- EXERCISES:
1. In the airway management text, which agent is preferred for RSI in traumatic brain injury, and what reason is given?
2. Continue the airway management text from the point where it stops.

___ TEXT SECTION

Supra-Glottic Airway Device (SAD)/ Laryngeal Mask Airways (LMA)

• The use of LMAs may aid in oxygenation as well as to tamponade bleeding from the upper airway.

• Second generation LMAs have the added advantages of having higher pressure seals and ports for nasogastric insertion.

• The Intubating LMAs are designed to allow a flexible endoscope to pass through the LMA and allow for rail–roading of an endotracheal tube.

• The disadvantage of these devices is that they require adequate mouth opening and may not function with deformed anatomy.

Special patient groups

Traumatic brain injury (TBI)

Managing the airway in patients with TBI presents a dual challenge: protecting the airway while minimising secondary brain injury.

Core priorities include:

• Maintaining oxygenation: Preventing hypoxaemia and hypotension, as these exacerbate cerebral ischaemia. Effective preoxygenation/apnoeic oxygenation can be crucial in avoiding peri-intubation hypoxaemia.

• Avoiding cerebral hypoperfusion: Ensure adequate volume resuscitation prior to administering opioids and IV agents which can cause hypotension. Use of an arterial line can be instrumental in ensuring stable peri-intubation haemodynamics.

• Avoiding raised Intracranial Pressure (ICP): Reverse Trendelenburg positioning can assist in reducing intracranial pressure and facilitating intubation. Adequate analgesia eg: fentanyl 1.5 mcg/kg or IV lignocaine 1.5mg/kg, and use of video assisted laryngoscope limits ICP surges during intubation. Rocuronium is the preferred agent for RSI in TBI as suxamethonium can cause a transient increase in ICP

• Post-intubation care: Patients should remain well sedated to lower cerebral metabolic demands and prevent seizure due to TBI. Avoid tight-fitting collars and ties or positions that impede venous outflow from the head which can increase ICP.

Facial fractures

Challenges and Risks

• Facial fractures are often high-energy injuries accompanied by bleeding, swelling, and airway obstruction.

• Structural instability, such as malocclusion or posterior displacement of fractured segments, can further obstruct the airway.

• Soft tissue injuries, haematomas, and foreign objects (e.g., teeth or bone fragments) complicate visualisation and access during intubation.

• The risk of aspiration from blood and secretions is heightened, demanding urgent and effective airway management.

Le Fort Classification

The Le Fort classification provides a systematic approach to describing maxillary fractures, based on their severity and anatomical disruption:

Le Fort I: Horizontal fracture separating the maxilla and palate from the midface. Patients may present with dental misalignment or mobility of the upper teeth.

______
___ RECORDS PROVIDED

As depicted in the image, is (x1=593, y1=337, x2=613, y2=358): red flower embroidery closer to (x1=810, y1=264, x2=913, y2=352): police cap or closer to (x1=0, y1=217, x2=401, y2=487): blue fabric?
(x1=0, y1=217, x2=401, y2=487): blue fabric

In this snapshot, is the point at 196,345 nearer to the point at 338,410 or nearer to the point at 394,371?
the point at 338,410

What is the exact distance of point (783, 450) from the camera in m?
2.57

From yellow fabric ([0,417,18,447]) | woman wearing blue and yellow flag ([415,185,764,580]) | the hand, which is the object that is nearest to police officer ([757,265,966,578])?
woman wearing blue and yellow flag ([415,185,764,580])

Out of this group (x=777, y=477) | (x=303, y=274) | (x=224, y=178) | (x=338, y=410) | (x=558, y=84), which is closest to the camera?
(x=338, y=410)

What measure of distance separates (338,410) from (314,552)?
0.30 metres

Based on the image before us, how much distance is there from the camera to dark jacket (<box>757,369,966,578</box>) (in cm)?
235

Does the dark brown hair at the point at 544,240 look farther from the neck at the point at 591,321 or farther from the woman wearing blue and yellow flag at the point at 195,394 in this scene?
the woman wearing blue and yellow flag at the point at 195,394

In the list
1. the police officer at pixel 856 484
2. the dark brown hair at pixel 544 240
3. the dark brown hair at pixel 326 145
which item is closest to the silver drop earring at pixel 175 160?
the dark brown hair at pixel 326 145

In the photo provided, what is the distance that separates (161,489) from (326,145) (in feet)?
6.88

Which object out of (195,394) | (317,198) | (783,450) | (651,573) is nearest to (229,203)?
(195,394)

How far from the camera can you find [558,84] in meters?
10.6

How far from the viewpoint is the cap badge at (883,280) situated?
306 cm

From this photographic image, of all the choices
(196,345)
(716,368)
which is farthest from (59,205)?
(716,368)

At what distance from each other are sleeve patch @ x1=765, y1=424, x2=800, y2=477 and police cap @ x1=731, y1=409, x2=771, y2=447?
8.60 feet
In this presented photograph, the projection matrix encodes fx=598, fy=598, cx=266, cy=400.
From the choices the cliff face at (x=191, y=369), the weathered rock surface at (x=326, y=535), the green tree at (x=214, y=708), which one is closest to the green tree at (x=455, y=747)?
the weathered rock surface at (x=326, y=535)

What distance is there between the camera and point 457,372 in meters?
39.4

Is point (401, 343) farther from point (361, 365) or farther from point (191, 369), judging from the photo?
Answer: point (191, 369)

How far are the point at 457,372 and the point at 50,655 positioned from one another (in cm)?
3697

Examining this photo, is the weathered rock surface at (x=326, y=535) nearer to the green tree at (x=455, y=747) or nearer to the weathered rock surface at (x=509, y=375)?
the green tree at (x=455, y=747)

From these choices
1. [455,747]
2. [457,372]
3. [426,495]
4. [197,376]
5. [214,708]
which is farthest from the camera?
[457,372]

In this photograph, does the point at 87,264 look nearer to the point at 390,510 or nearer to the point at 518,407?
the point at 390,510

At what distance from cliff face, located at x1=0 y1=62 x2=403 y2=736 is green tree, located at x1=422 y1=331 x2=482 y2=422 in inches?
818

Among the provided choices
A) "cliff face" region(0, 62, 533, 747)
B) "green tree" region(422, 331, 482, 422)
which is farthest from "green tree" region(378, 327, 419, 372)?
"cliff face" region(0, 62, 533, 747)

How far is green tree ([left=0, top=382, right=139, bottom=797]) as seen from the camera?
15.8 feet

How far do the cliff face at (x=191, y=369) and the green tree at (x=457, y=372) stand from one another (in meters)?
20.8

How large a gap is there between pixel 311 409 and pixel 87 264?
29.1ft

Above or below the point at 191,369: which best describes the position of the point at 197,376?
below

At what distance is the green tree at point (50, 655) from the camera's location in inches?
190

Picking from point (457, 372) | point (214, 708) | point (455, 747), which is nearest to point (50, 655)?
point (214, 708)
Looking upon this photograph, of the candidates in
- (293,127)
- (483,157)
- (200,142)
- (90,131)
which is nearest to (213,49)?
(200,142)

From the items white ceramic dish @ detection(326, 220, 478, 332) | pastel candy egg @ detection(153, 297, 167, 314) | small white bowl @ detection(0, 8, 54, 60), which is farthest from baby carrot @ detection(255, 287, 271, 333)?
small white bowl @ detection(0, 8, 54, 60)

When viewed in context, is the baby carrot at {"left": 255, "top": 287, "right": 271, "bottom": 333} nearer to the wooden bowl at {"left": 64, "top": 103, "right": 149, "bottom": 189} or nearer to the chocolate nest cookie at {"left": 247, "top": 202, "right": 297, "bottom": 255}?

______

- EXERCISE RESPONSES:
1. Rocuronium is preferred, because suxamethonium can cause a transient increase in ICP.

2.
Le Fort II: Pyramidal fracture extending superiorly through the maxilla, involving the nasal and orbital regions. Often results in swelling, bruising, and midface instability.

Le Fort III: Craniofacial disjunction, where the facial skeleton is entirely separated from the cranium. It is often accompanied by dural tears, cerebrospinal fluid rhinorrhoea, and skull base fractures, complicating airway management further.

Examination and Initial Steps

• Assess for stridor, hoarseness, and visible deformities. Stridor suggests airway narrowing, requiring immediate action.

• Suction blood and debris to maintain airway patency.

• Use Magill forceps as necessary to remove larger foreign bodies.

• Maintain neutral cervical spine alignment using MILS if indicated.

Techniques for Airway Management

• Positioning: Patients with unstable midface fractures often prefer sitting upright, as this allows the fractured segment to fall forward, relieving obstruction.

• Adjuncts: Nasopharyngeal airways may be contraindicated due to potential base-of-skull fractures.

• Video Laryngoscopy: Preferred for intubation as it enhances visibility without requiring excessive neck extension.

• Backup Surgical Access: ENT or maxillofacial surgeons should be available for emergency front-of-neck access or other advanced techniques in cases of intubation failure.

Strategies for Intubation

• Plan for a failed intubation, involving a multidisciplinary team. Ensure all necessary equipment, including a bougie and hyper-angulated video laryngoscope, is ready.

• In alert, compliant patients, consider awake fibreoptic intubation to maintain spontaneous ventilation during airway visualization.

• For severe cases, advanced techniques such as retromolar or submental intubation may be required, and these should be performed in a controlled setting ideally in theatre.

Burns

Airway burns and inhalation injuries present significant risks and require close monitoring for signs of deterioration.

Challenges and Risks

• • Rapid progression of airway oedema, particularly after fluid resuscitation.

  • Obstruction from ulceration, soot, and secretions can lead to difficult mask ventilation.

  • Hypoxaemia can be caused by pulmonary injury, carbon monoxide poisoning, or compromised lung compliance.

• Delaying intubation can increase difficulty due to progressive swelling and anatomical distortion.

Signs of Airway Injury

• • Stridor, hoarseness, and deep burns to the face or neck.

  • Soot or blackened secretions in the oropharynx, singed nasal hairs, or visible swelling.

• • FNE is a useful tool in predicting airway compromise by oedema or burns. It is well tolerated and is strongly predictive for the need for intubation and allows targeted decision-making.

Equipment and Techniques

• • ETT: Use a tube with an internal diameter of ≥8 mm to facilitate pulmonary toilet and bronchoscopy for debris and secretion management.

• • Rocuronium is the preferred NMB for intubation. Suxamethonium is considered safe in the first 24 hours after a burn injury. However, after 24-48 hours there is increased risk of hyperkalaemia with suxamethonium due to upregulation of nicotinic acetylcholine receptors at the neuromuscular junction.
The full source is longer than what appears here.